The conviction of a former Goldman Sachs Group Inc. computer programmer should be tossed because he has been prosecuted twice for the same conduct, his lawyer told a New York state appeals court Tuesday, marking the latest chapter in a decade-long legal saga.

The legal chronicles of Sergey Aleynikov, who worked at Goldman as a computer programmer from May 2007 through June 2009, have included two trials, multiple appeals and a year in federal prison. Tuesday's appeal, Mr. Aleynikov's lawyers wrote in court documents, is "the final chapter in Aleynikov's decade-long odyssey through the nation's criminal justice system."

In 2009, federal authorities arrested Mr. Aleynikov and accused him of copying Goldman's proprietary code for its high-frequency-trading business, which uses algorithmic trading programs. Mr. Aleynikov then uploaded that code to a server in Germany and brought it on a flash drive to Chicago, where he met with a startup that had hired him to help develop its own high-frequency software.

After a trial in federal court in Manhattan, Mr. Aleynikov was convicted and sentenced to eight years in prison. The Second U.S. Circuit Court of Appeals reversed his conviction, ruling that the National Stolen Property Act required that the item in question be tangible.

In 2012, the Manhattan district attorney's office charged Mr. Aleynikov with state crimes stemming from the same conduct. In 2015, a jury convicted him of one count of unlawful use of secret scientific material, but the judge later dismissed it, citing insufficient evidence.

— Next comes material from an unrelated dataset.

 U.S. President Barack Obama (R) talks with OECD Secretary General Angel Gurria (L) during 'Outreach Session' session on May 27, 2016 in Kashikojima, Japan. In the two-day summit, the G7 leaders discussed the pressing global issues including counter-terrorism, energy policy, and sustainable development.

A state appeals court reinstated the conviction. Mr. Aleynikov was sentenced to time served.

On Tuesday, a panel of judges from the state Appellate Division's First Department, an intermediate appeals court in Manhattan, weighed whether to overturn that conviction. At issue, Mr. Aleynikov's lawyer said, was whether that conviction violates double-jeopardy laws, which bar someone from being prosecuted twice for the same crime.

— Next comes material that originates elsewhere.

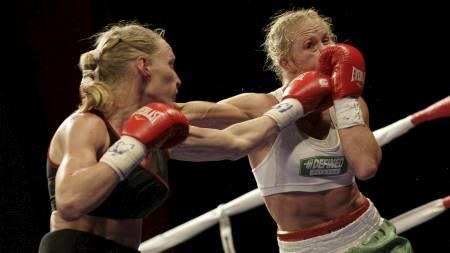 Holly Holm i kamp mot Anne Sophie Mathis (Foto: Pat Vasquez-Cunningham/Zuma Press)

"This is nothing more than a complete second bite of the apple," Kevin Marino, a lawyer for Mr. Aleynikov, told the judges. He said the differences in federal and state statutes amount to semantics.

Assistant District Attorney Elizabeth Roper argued that state and federal laws were different and dealt with different conduct.

Several judges indicated they were sympathetic to prosecutors' arguments. "The reason [Mr. Aleynikov was] acquitted is the federal statute didn't address that conduct," said one judge. "The state statute does."

A spokeswoman for Goldman Sachs declined to comment.